* **TRECHO DO DOCUMENTO**:
· · · · ·

Geral
20.06.2013

Adoçante artificial é arma potencial contra a doença de Parkinson

Estudo dos EUA revela que manitol pode evitar a formação de aglomerados de proteínas tóxicas no cérebro

Foto: Umberto Leporini/Foto Stock
Manitol que aglomerados da proteína a-sinucleína se formem no cérebro
Manitol que aglomerados da proteína a-sinucleína se formem no cérebro

Cientistas da American Friends Tel Aviv University, nos EUA, descobriram que um adoçante artificial muito utilizado pode ajudar a prevenir o aparecimento da doença de Parkinson.

A pesquisa demonstra que o manitol, álcool de açúcar produzido por fungos, bactérias e algas e componente comum de goma de mascar sem açúcar impede que aglomerados da proteína a-sinucleína se formem no cérebro, processo que é característico do Parkinson.

Os resultados sugerem que este adoçante artificial poderia ser uma nova terapia para o tratamento do mal de Parkinson e outras doenças neurodegenerativas.

A pesquisa foi publicada no Journal of Biological Chemistry.

Depois de identificar as características estruturais que facilitam o desenvolvimento de aglomerados de a-sinucleína, os pesquisadores começaram a buscar um composto que pode inibir a capacidade das proteínas se unirem. No laboratório, eles descobriram que o manitol estava entre os agentes mais eficazes na prevenção da agregação de proteínas em tubos de ensaio. "O benefício desta substância é que ela já está aprovada para utilização em uma variedade de intervenções clínicas", afirma o pesquisador Daniel Segal.

Em seguida, para testar as capacidades do manitol no cérebro vivo, os investigadores se voltaram para moscas de fruta transgênicas concebidas para transportar o gene humano para a-sinucleína.

· · · · ·

* **DADOS DE ORIGEM**:
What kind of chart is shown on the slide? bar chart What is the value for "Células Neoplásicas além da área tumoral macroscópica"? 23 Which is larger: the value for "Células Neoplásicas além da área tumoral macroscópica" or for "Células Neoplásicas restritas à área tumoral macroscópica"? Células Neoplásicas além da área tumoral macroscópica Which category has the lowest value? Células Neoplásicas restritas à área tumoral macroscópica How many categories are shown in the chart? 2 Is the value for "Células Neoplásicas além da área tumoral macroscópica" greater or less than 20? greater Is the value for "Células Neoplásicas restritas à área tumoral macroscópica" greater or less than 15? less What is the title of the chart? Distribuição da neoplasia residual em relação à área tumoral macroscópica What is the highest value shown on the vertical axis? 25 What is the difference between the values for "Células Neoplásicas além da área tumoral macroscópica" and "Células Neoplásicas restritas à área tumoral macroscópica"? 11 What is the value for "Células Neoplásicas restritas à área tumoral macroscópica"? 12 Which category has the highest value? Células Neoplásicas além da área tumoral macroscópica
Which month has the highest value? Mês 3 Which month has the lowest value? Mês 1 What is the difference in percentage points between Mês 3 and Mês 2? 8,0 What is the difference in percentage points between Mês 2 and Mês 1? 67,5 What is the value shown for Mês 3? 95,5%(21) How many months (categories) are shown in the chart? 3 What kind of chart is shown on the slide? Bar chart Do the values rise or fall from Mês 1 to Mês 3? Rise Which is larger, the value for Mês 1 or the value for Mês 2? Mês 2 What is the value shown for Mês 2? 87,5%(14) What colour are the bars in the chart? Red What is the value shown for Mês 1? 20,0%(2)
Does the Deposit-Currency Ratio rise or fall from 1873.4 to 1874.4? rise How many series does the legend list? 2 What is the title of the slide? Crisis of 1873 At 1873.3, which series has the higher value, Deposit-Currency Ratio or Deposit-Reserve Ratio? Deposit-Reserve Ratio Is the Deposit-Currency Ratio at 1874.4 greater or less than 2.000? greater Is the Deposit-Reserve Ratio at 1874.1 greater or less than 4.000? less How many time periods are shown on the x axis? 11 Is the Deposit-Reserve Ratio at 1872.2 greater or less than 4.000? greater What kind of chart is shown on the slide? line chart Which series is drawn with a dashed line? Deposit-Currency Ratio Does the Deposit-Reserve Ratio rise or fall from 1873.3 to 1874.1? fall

· · · · ·

* **INSTRUÇÕES**:
(A) Em que periódico foi publicada a pesquisa descrita no artigo sobre o manitol e a doença de Parkinson?
(B) Prolongue o artigo sobre o manitol e a doença de Parkinson a partir da última frase apresentada.

* **RESULTADOS POR TAREFA**:
(A) No Journal of Biological Chemistry.

(B)
Para medir o movimento das moscas, eles usaram um ensaio denominado "ensaio de escalada", na qual a capacidade de moscas para subir as paredes de um tubo de ensaio indica a sua capacidade de locomoção. No período experimental inicial, 72% das moscas normais foram capazes de subir o tubo de ensaio, em comparação com apenas 38% das moscas geneticamente alteradas.

Os pesquisadores então adicionaram manitol à comida das moscas geneticamente alteradas por um período de 27 dias e repetiram a experiência. Desta vez, 70% das moscas mutantes podiam subir o tubo de ensaio. Além disso, os investigadores observaram uma redução de 70% em agregados de a-sinucleína em moscas mutantes que tinham sido alimentadas com o manitol, em comparação com as que não tinham recebido a substância.

Os resultados da pesquisa foram confirmados por um segundo estudo que mediu o impacto de manitol em ratos geneticamente modificados para produzir a-sinucleína humana, desenvolvido por pesquisadores da Universidade de San Diego, nos EUA. Após quatro meses, os pesquisadores descobriram que os camundongos injetados com manitol também mostraram uma redução dramática nos níveis de a-sinucleína no cérebro.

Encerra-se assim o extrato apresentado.